===== Material shown =====

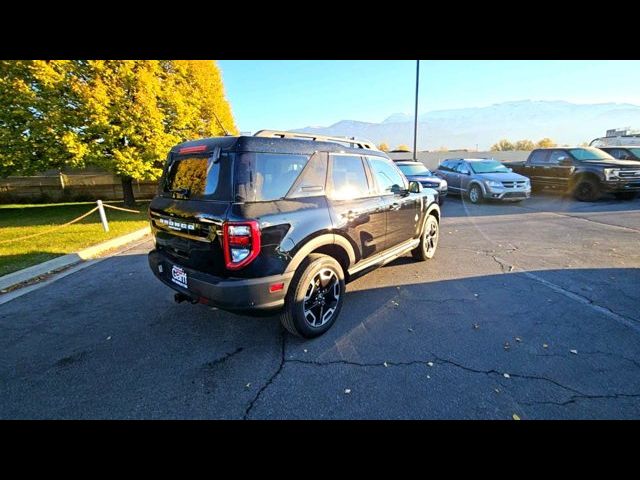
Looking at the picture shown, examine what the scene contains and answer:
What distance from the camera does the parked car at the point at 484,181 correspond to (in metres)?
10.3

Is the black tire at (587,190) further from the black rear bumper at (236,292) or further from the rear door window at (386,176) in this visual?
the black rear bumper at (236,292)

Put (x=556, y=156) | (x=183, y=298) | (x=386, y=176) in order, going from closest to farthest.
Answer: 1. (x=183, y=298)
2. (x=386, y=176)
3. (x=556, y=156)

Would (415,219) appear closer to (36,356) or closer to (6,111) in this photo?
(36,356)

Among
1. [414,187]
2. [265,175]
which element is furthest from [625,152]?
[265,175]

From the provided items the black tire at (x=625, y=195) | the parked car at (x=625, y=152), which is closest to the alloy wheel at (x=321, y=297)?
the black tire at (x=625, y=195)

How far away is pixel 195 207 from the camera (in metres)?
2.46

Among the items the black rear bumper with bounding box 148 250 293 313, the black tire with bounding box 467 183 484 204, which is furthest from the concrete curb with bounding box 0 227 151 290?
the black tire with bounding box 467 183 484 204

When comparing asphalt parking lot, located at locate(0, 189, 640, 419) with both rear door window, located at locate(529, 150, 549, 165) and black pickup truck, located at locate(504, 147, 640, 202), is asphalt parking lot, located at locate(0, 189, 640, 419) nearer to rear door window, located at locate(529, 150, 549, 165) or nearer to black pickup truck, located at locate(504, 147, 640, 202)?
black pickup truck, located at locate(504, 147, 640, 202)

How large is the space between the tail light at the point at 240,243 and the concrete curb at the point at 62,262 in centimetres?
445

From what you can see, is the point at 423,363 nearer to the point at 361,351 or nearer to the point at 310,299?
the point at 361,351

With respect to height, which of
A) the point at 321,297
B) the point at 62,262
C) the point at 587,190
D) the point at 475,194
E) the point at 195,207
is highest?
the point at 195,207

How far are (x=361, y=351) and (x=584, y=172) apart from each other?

=====

Switch "concrete curb" to "stone curb" everywhere it occurs in the records above, then write out all the records again with nothing else changed and the pictures left out.

*Result*:
Looking at the picture shown, examine what the scene contains and answer:
What distance from the camera does the parked car at the point at 484,181 correspond to (in metres)?
10.3

Is the black tire at (587,190) further from the black rear bumper at (236,292) or further from the rear door window at (386,176) in this visual?
the black rear bumper at (236,292)

Put (x=556, y=156) | (x=183, y=298) | (x=386, y=176) in order, going from closest to farthest.
Answer: 1. (x=183, y=298)
2. (x=386, y=176)
3. (x=556, y=156)

Would (415,219) appear closer to (36,356) or closer to (6,111) in this photo?
(36,356)

Among
1. [414,187]
2. [265,175]
which element is furthest from [625,152]?
[265,175]

From the provided items the black tire at (x=625, y=195) | the parked car at (x=625, y=152), which is closest to the alloy wheel at (x=321, y=297)?
the black tire at (x=625, y=195)

How far away is pixel 195 207 from the camera (in metres)?
2.46

Among the items the black rear bumper with bounding box 148 250 293 313, the black tire with bounding box 467 183 484 204, which is furthest from the stone curb with bounding box 0 227 151 290?
the black tire with bounding box 467 183 484 204

When comparing asphalt parking lot, located at locate(0, 189, 640, 419) with both rear door window, located at locate(529, 150, 549, 165) and black pickup truck, located at locate(504, 147, 640, 202), is asphalt parking lot, located at locate(0, 189, 640, 419) nearer to rear door window, located at locate(529, 150, 549, 165) or nearer to black pickup truck, located at locate(504, 147, 640, 202)?
black pickup truck, located at locate(504, 147, 640, 202)

How large is the space between the tail light at the point at 240,243 and the stone curb at the point at 62,262 in centimetres?
445

From what you can see, is the point at 423,363 nearer to the point at 361,351 or nearer to the point at 310,299?
the point at 361,351

With respect to height, which of
A) the point at 321,297
B) the point at 62,262
C) the point at 587,190
D) the point at 475,194
E) the point at 195,207
is highest?
the point at 195,207

How far are (x=361, y=351) and (x=584, y=172) apart from each other?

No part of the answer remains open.